The Turner, later Page-Turner, later Dryden Baronetcy, of Ambrosden in the County of Oxford, was created in the Baronetage of Great Britain on 24 August 1733 for Edward Turner. The second Baronet sat as Member of Parliament for Great Bedwyn, Oxfordshire and Penrhyn. His second son John was created a baronet, of Canons-Ashby, in his own right in 1795 (see below). The third Baronet represented Thirsk in the House of Commons. In 1775 he inherited substantial estates on the death of his great-uncle Sir Gregory Page, 2nd Baronet and assumed the additional surname of Page. The surname of Page-Turner was also borne by the fourth, fifth Baronets and sixth Baronets. On the latter's death in 1874 the title was inherited by Sir Henry Edward Leigh Dryden, 4th Baronet, of Canons Ashby (see below). The titles have remained united ever since.

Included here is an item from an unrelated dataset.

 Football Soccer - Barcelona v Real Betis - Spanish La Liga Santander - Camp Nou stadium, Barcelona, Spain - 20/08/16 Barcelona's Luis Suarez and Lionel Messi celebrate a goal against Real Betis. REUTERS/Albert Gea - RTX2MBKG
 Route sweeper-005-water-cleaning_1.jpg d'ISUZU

The Dryden Baronetcy, of Canons Ashby in the County of Northampton, was created in the Baronetage of Great Britain on 2 May 1795 for John Dryden. Born John Turner, he was the second son of the second Baronet of the 1733 creation and the husband of the niece and heiress of the seventh and last Baronet of the 1619 creation. In 1791 he assumed by sign-manual the surname and arms of Dryden only. The fourth Baronet succeeded as seventh Baronet of Ambrosden in 1874.

Dryden baronets, of Canons Ashby (1619)

Sir Erasmus Dryden, 1st Baronet (1553–1632)
Sir John Dryden, 2nd Baronet (–c. 1658)
Sir Robert Dryden, 3rd Baronet (c. 1638–1708)
Sir John Dryden, 4th Baronet (c. 1635–1710)
Sir Erasmus Henry Dryden, 5th Baronet (1669–1710)
Sir Erasmus Dryden, 6th Baronet (1636–1718)
Sir John Dryden, 7th Baronet (c. 1704–1770)

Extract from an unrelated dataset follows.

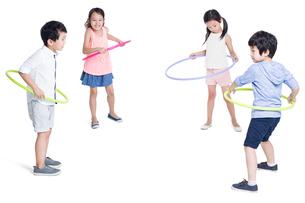 Happy children spinning plastic hoopsの写真素材 [FYI02219102]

Turner, later Page-Turner, later Dryden baronets, of Ambrosden (1733)

Sir Edward Turner, 1st Baronet (1691–1735)
Sir Edward Turner, 2nd Baronet (1719–1766)
Sir Gregory Page-Turner, 3rd Baronet (1748–1805)
Sir Gregory Osborne Page-Turner, 4th Baronet (1785–1843)
Sir Edward George Thomas Page-Turner, 5th Baronet (1789–1846)
Sir Edward Henry Page-Turner, 6th Baronet (1823–1874)
Sir Henry Edward Leigh Dryden, 7th Baronet (1818–1899) (also 4th Baronet of Canons Ashby, from 1837)
see below for further succession

Dryden baronets, of Canons Ashby (1795)
Sir John Dryden, 1st Baronet (1752–1797)
Sir John Edmund Dryden, 2nd Baronet (1782–1818)
Sir Henry Dryden, 3rd Baronet (1787–1837)
Sir Henry Edward Leigh Dryden, 4th Baronet (1818–1899) (succeeded as seventh Baronet of Ambrosden in 1874)
 see below for further succession

Dryden baronets, of Canons Ashby and of Ambrosden, since 1874

NB, this is not a separate creation, merely a unified listing of the succession to the above two baronetcies.

Sir Henry Edward Leigh Dryden, 4th and 7th Baronet (1818–1899)
Sir Alfred Erasmus Dryden, 5th and 8th Baronet (1822–1912)
Sir Arthur Dryden, 6th and 9th Baronet (1852–1938)
Sir Noel Percy Hugh Dryden, 7th and 10th Baronet (1910–1970)
Sir John Stephen Gyles Dryden, 8th and 11th Baronet (1943–2022)
Sir John Frederick Simon Dryden, 9th and 12th Baronet (born 1976)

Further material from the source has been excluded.